In examining original instruments in order to reproduce them, Vuillaume's eye as a connoisseur developed also, and business as an expert dealer in antique instruments brought in more custom to his Paris shop. By 1850, his business was on a truly international level. and Charles Adolphe Maucotel had risen to become his workshop foreman.

Vuillaume was responsible for the manufacture of many of the best bows to come out of Paris at this time. He paid great attention to the bow and its development, benefiting enormously from the presence of Francois Tourte, 'the Stradivari of the bow', who was still active when Vuillaume began his business. Vuillaume employed many of the great names in French bow-making, beginning with Persois in 1823, to Dominique Peccatte, and Pierre Simon, who was Vuillaume's chief archetier until 1846.
Throughout this period Vuillaume worked on imaginative ways of improving production, and has a particular reputation as an innovator, although few of his ideas have stood the test of time. The self-rehairing bow, and the steel bow are amongst these ingenious and well-intentioned, but ill-fated ideas. He investigated the history of the violin with the help of his friend, the musicologist Francois Fetis, but was rather over-enthusisatic in his patriotic attempts to find a role for French makers in the invention of the instrument.

Vuillaume's crowning achievement was the purchase of the Tarisio collection in 1855. Luigi Tarisio, an eccentric Italian collector who had become known to Parisian dealers in the earlier part of the century, died in that year, and Vuillaume lost no time and spared no effort in securing a deal with his family in order to buy the remaining instruments. The horde was spectacular, possibly unrivalled in history, and included over one hundred of the finest Cremonese, as well as twenty-four outstanding Stradivaris. Among the latter was the 'Messie' of 1716, acknowledged as the greatest and most original surviving instrument from the Stradivari workshop. It is now housed in the Ashmolean Museum in Oxford.

Vuillaume's reputation was now unassailable, and in 1858 he moved for the last time to the rue Demours Les Ternes, a little to the west of the old shop.

Vuillaume continued working virtually until his death in 1875. He had no male children to continue the workshop, although his brother Nicolas-Francois (1802-1876) and nephew Sebastien (1835-1875) were both makers.

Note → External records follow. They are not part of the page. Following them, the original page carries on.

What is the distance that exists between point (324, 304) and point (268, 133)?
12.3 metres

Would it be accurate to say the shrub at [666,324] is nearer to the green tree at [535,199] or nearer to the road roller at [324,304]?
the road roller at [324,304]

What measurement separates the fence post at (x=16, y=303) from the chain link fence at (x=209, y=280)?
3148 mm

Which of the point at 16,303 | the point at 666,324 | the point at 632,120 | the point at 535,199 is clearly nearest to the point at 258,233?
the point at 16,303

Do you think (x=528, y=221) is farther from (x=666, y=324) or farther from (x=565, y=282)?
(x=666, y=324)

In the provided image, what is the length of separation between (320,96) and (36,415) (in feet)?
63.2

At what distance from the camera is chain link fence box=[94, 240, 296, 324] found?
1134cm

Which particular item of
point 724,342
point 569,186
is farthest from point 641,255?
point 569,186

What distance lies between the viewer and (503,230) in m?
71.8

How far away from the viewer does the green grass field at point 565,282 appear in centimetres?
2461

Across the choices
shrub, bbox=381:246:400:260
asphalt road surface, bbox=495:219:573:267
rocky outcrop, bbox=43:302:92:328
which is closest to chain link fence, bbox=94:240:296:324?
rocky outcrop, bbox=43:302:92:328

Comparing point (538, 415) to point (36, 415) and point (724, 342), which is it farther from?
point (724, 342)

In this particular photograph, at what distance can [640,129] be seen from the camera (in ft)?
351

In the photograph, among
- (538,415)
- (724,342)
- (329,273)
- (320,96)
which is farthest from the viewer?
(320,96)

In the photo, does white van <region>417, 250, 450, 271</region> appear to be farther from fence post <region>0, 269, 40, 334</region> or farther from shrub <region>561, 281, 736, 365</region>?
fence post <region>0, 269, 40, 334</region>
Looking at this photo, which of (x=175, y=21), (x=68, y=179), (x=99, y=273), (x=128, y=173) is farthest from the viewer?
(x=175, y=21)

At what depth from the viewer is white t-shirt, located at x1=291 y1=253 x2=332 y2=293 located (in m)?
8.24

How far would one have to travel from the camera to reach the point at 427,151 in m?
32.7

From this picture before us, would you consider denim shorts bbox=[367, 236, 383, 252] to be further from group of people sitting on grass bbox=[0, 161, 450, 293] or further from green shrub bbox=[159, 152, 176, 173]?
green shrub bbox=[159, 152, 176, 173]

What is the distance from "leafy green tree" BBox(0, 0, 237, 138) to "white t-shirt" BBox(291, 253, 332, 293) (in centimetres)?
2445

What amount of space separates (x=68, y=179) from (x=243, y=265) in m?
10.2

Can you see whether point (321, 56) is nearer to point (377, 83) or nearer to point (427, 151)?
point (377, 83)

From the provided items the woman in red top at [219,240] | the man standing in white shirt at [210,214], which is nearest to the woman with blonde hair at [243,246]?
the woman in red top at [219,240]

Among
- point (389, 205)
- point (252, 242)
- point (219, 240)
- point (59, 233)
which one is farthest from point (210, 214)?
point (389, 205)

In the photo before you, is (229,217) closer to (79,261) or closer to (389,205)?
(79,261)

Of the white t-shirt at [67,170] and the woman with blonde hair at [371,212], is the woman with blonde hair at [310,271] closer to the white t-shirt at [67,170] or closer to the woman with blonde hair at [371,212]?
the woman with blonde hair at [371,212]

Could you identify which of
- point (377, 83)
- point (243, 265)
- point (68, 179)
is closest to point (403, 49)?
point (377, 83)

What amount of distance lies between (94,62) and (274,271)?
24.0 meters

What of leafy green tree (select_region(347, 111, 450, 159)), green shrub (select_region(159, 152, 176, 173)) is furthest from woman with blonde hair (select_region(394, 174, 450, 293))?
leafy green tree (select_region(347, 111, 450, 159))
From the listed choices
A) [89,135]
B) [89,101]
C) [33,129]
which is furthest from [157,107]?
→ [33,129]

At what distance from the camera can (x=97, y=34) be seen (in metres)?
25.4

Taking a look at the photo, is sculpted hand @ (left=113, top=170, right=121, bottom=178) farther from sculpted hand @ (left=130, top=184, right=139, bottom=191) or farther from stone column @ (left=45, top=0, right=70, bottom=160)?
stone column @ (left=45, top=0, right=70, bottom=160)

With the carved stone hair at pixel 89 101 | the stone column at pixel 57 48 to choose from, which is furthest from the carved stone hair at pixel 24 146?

J.B.Vuillaume left a massive legacy of fine instruments. They fall into several categories: the early, fully varnished examples of the period 1823- 1827, generic imitations of Stradivari and Guarneri, close copies of specific master violins, other instruments made in various styles of Brescia and the Amati, several experimental designs and other fantastical historical replicas. Another considerable body of work is represented by the 'St Cecile' instruments- these were manufactured in Mirecourt to Stradivari and occasionally Guarneri models, and sent to Paris for varnishing, which was finished in complete, 'unworn' red-brown, complete with a transfer depicting St Cecile on the upper back. These were intended to be sold at cheaper prices, and were made between 1843 and 1856.

The most obvious characteristic of much of his work is the wear-pattern imposed into the varnish of the back, which is often in the shape of an inverted 'V', with the edges broken into small islands of the thicker, coloured varnish contrasting with the pale grey/gold ground of the wood. The varnish is of fine quality and colour, if a little harder than the old Cremonese recipes he set out to emulate. His imitations of Brescian and Guarneri instruments are slightly less successful than the Stradivari copies, his strongly disciplined and technical approach never quite conveying the freedom of the originals. Early works carry his handwritten label. Subsequently he had printed labels made for his two addresses, and also branded, signed and numbered the interior. Some early replicas carry imitation labels of Stradivari and lack the maker's signature and brand. The quality of his work is almost impossible to replicate, and has well-stood the test of time. Although the vast majority of his instruments are imitations of classical Cremonese pieces, the originality of his mind and his creative genius is evident in every aspect of his career.